One zero, LP/HP

References : Posted by Bram
Notes :
LP is only 'valid' for cutoffs > samplerate/4
HP is only 'valid' for cutoffs < samplerate/4

Code :
theta = cutoff*2*pi / samplerate

LP:
H(z) = (1+p*z^(-1)) / (1+p)
out[i] = 1/(1+p) * in[i] + p/(1+p) * in[i-1];
p = (1-2*cos(theta)) - sqrt((1-2*cos(theta))^2 - 1)
Pi/2 < theta < Pi

HP:
H(z) = (1-p*z^(-1)) / (1+p)
out[i] = 1/(1+p) * in[i] - p/(1+p) * in[i-1];
p = (1+2*cos(theta)) - sqrt((1+2*cos(theta))^2 - 1)
0 < theta < Pi/2

Comments
from : newbie attack
comment : What is the implementation of z^(-1)?
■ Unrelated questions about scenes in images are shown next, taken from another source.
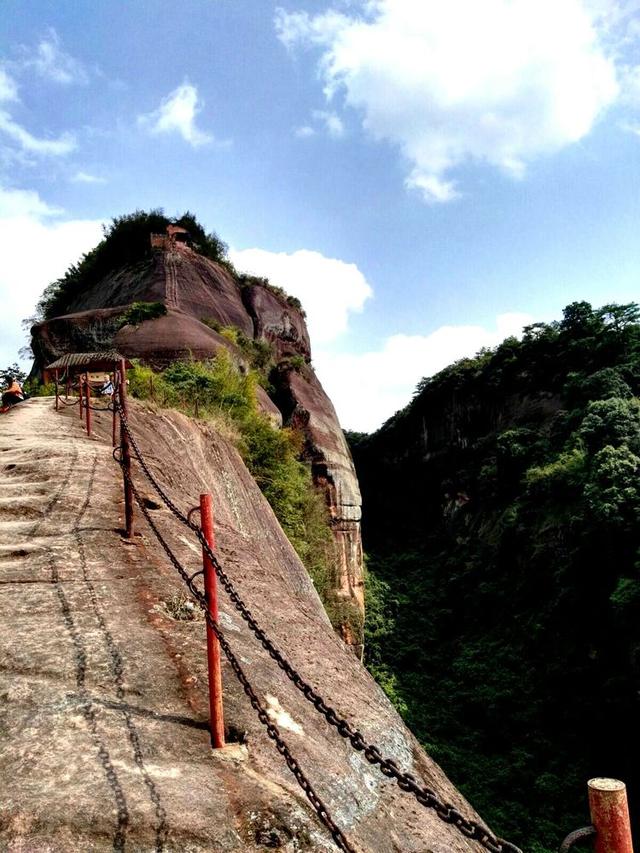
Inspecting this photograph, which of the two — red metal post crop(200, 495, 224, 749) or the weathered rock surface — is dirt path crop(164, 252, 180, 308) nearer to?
the weathered rock surface

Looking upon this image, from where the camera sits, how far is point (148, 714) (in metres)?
2.74

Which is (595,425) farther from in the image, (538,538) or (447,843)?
(447,843)

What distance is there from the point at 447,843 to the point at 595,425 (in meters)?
27.0

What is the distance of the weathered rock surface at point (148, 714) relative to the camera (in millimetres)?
2129

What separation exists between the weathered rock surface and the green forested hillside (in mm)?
16504


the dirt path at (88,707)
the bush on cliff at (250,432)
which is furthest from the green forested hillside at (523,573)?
the dirt path at (88,707)

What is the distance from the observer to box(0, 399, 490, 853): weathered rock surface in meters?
2.13

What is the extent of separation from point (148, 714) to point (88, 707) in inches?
10.1

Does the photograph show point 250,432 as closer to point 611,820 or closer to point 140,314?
point 140,314

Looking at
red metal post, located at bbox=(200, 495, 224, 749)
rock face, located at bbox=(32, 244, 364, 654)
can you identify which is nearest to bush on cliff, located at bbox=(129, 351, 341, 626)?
rock face, located at bbox=(32, 244, 364, 654)

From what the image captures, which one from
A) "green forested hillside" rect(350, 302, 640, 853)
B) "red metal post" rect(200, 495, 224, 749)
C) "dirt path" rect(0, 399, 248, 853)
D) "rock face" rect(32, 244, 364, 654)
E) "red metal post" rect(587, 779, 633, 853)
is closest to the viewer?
"red metal post" rect(587, 779, 633, 853)

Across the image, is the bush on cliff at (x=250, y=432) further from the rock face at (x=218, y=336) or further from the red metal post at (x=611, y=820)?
the red metal post at (x=611, y=820)

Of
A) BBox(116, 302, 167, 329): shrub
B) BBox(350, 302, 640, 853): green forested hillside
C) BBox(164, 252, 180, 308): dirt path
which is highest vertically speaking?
BBox(164, 252, 180, 308): dirt path

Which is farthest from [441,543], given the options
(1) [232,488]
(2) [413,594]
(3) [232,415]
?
(1) [232,488]
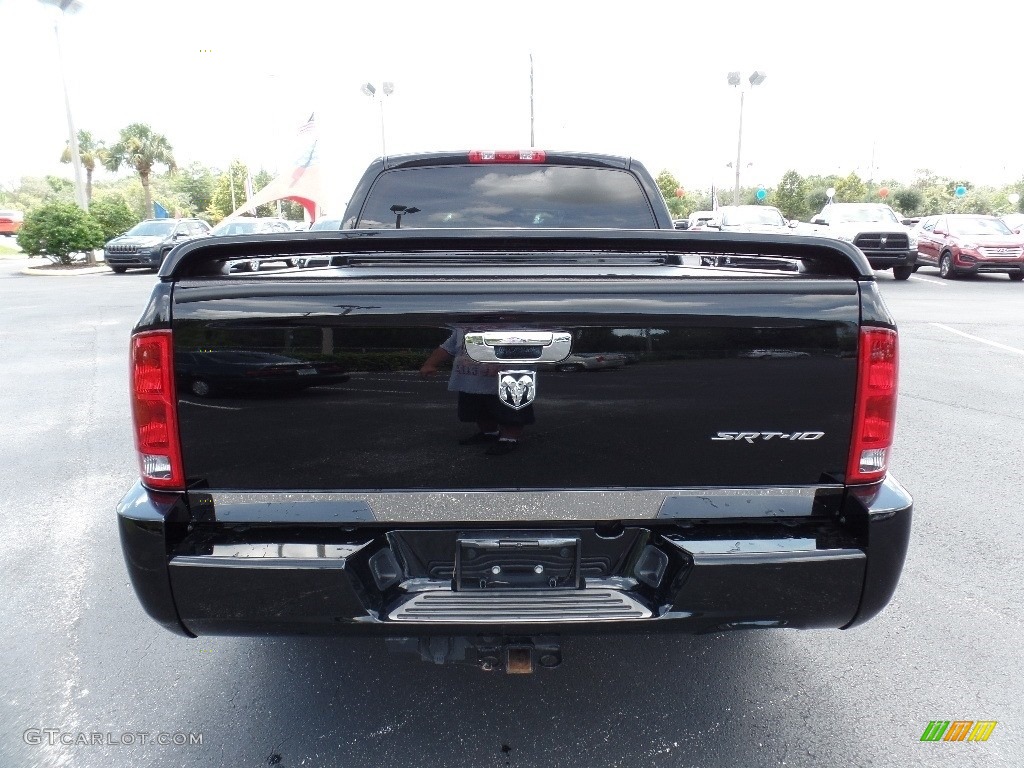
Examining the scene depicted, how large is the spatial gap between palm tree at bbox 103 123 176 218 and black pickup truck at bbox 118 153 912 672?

from : spam[AT]hell[DOT]no
comment : z^(-1) = 1/z

from : cam
comment : z^(-1) is a single sample delay. The second line of code is the actual filter code. First line is a transfer function.

from : Gorgr
comment : wt's the meaning of 'p'?

from : chippo
comment : And what's the meaning of 'z'?